Exercise directions: Images excluded, repeat each entry below exactly.

(Spatial reasoning dataset excerpts)
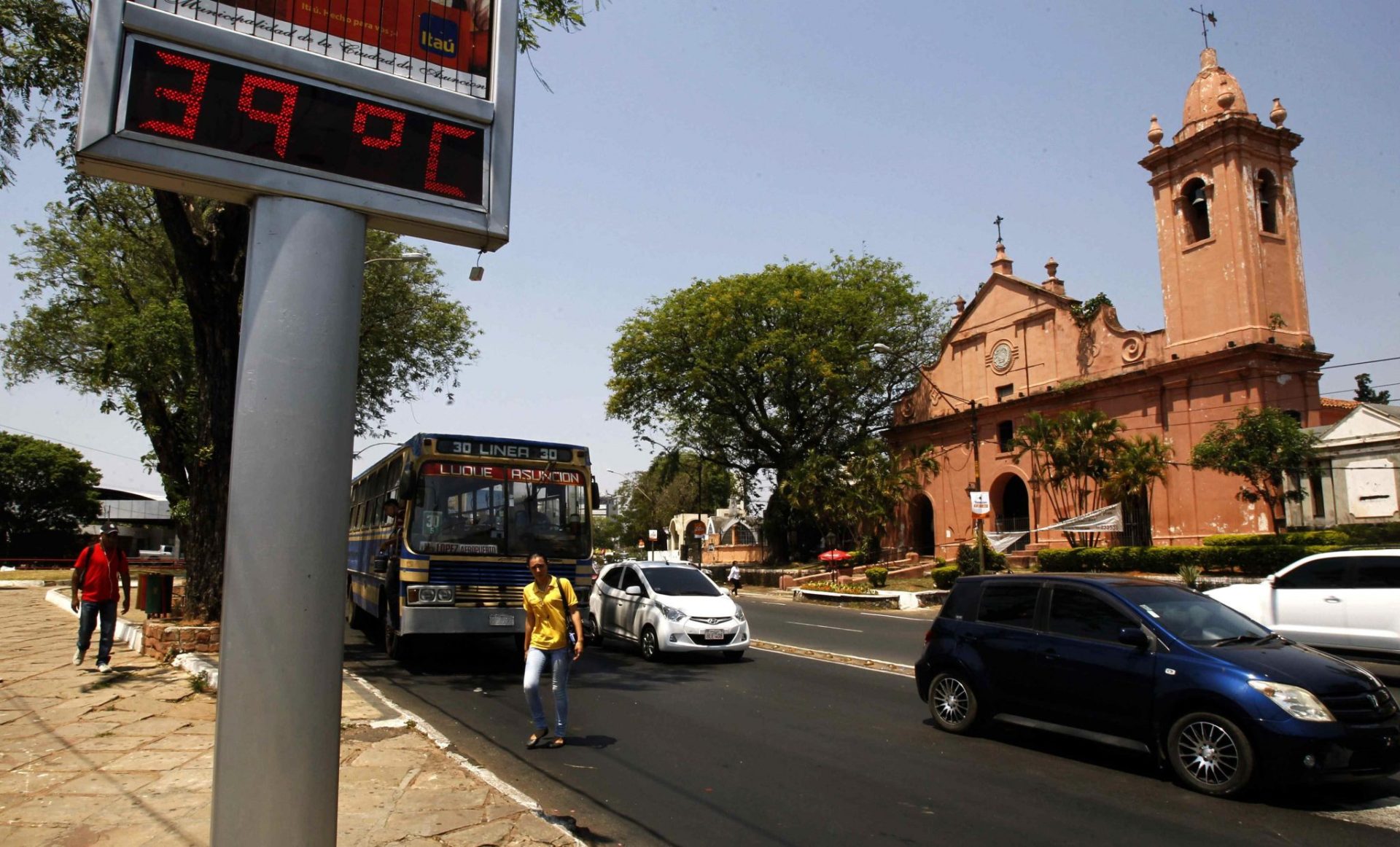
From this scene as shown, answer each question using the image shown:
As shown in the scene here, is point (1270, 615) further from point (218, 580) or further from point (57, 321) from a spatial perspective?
point (57, 321)

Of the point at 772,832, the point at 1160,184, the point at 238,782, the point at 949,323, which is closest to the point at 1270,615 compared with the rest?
the point at 772,832

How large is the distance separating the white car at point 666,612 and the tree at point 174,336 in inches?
222

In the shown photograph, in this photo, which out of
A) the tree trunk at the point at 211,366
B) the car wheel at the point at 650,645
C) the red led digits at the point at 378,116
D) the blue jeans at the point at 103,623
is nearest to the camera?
the red led digits at the point at 378,116

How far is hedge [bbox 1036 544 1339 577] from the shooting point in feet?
83.5

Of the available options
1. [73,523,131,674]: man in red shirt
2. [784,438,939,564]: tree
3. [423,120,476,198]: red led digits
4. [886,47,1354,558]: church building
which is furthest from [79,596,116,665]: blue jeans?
[784,438,939,564]: tree

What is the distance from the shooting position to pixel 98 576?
11102mm

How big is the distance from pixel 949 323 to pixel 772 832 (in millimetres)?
44154

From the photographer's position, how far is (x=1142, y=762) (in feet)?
24.6

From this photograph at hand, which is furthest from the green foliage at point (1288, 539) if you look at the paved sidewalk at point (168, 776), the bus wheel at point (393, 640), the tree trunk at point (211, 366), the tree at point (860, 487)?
the tree trunk at point (211, 366)

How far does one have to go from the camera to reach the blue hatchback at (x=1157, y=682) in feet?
20.5

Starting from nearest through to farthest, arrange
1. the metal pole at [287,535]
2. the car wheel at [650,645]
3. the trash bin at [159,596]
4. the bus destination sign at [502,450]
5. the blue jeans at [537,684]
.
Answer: the metal pole at [287,535], the blue jeans at [537,684], the bus destination sign at [502,450], the trash bin at [159,596], the car wheel at [650,645]

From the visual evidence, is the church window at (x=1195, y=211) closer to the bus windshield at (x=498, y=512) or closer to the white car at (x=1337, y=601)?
the white car at (x=1337, y=601)

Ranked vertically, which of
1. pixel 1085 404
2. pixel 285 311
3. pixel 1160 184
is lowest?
pixel 285 311

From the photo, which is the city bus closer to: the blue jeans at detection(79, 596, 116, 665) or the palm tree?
the blue jeans at detection(79, 596, 116, 665)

Result of this task:
From this scene as shown, answer each question using the image shown:
As shown in the scene here, is point (1270, 615) further from point (218, 580) or further from point (57, 321) from a spatial perspective?
point (57, 321)

Of the point at 772,832, the point at 1160,184, the point at 238,782, the point at 949,323, which is closest to the point at 1270,615 compared with the rest?
the point at 772,832

How large is the distance separating the white car at point 666,612 and the tree at point 174,336 in inches?
222

In the shown photograph, in this photo, which out of
A) the tree trunk at the point at 211,366
B) the car wheel at the point at 650,645
C) the red led digits at the point at 378,116
D) the blue jeans at the point at 103,623
is nearest to the camera?
the red led digits at the point at 378,116

How far is hedge [bbox 1036 544 1339 577] from the shooting point in feet?
83.5

Of the available options
1. [73,523,131,674]: man in red shirt
2. [784,438,939,564]: tree
3. [423,120,476,198]: red led digits
4. [886,47,1354,558]: church building
which is furthest from [79,596,116,665]: blue jeans?
[784,438,939,564]: tree

What is the distance from the shooting position to pixel 98 576?
11102mm

How big is the distance from pixel 949 323 to pixel 772 832 (in millimetres)?
44154

From the photographer's position, how far is (x=1142, y=762) (in feet)?
24.6

From this photograph at hand, which is furthest from the green foliage at point (1288, 539) if you look at the paved sidewalk at point (168, 776), the bus wheel at point (393, 640), the tree trunk at point (211, 366), the tree at point (860, 487)?
the tree trunk at point (211, 366)

How far does one have to go from the camera to reach the blue hatchback at (x=1157, y=682) in feet?
20.5

Starting from nearest through to farthest, arrange
1. the metal pole at [287,535]
2. the car wheel at [650,645]
3. the trash bin at [159,596]
4. the bus destination sign at [502,450]
5. the blue jeans at [537,684]
.
Answer: the metal pole at [287,535], the blue jeans at [537,684], the bus destination sign at [502,450], the trash bin at [159,596], the car wheel at [650,645]

From the visual evidence, is the church window at (x=1195, y=211) closer to the bus windshield at (x=498, y=512) or closer to the white car at (x=1337, y=601)?
the white car at (x=1337, y=601)

Ranked vertically, which of
1. pixel 1085 404
2. pixel 285 311
3. pixel 1160 184
is lowest?
pixel 285 311

From the photo, which is the city bus closer to: the blue jeans at detection(79, 596, 116, 665) or the palm tree?
the blue jeans at detection(79, 596, 116, 665)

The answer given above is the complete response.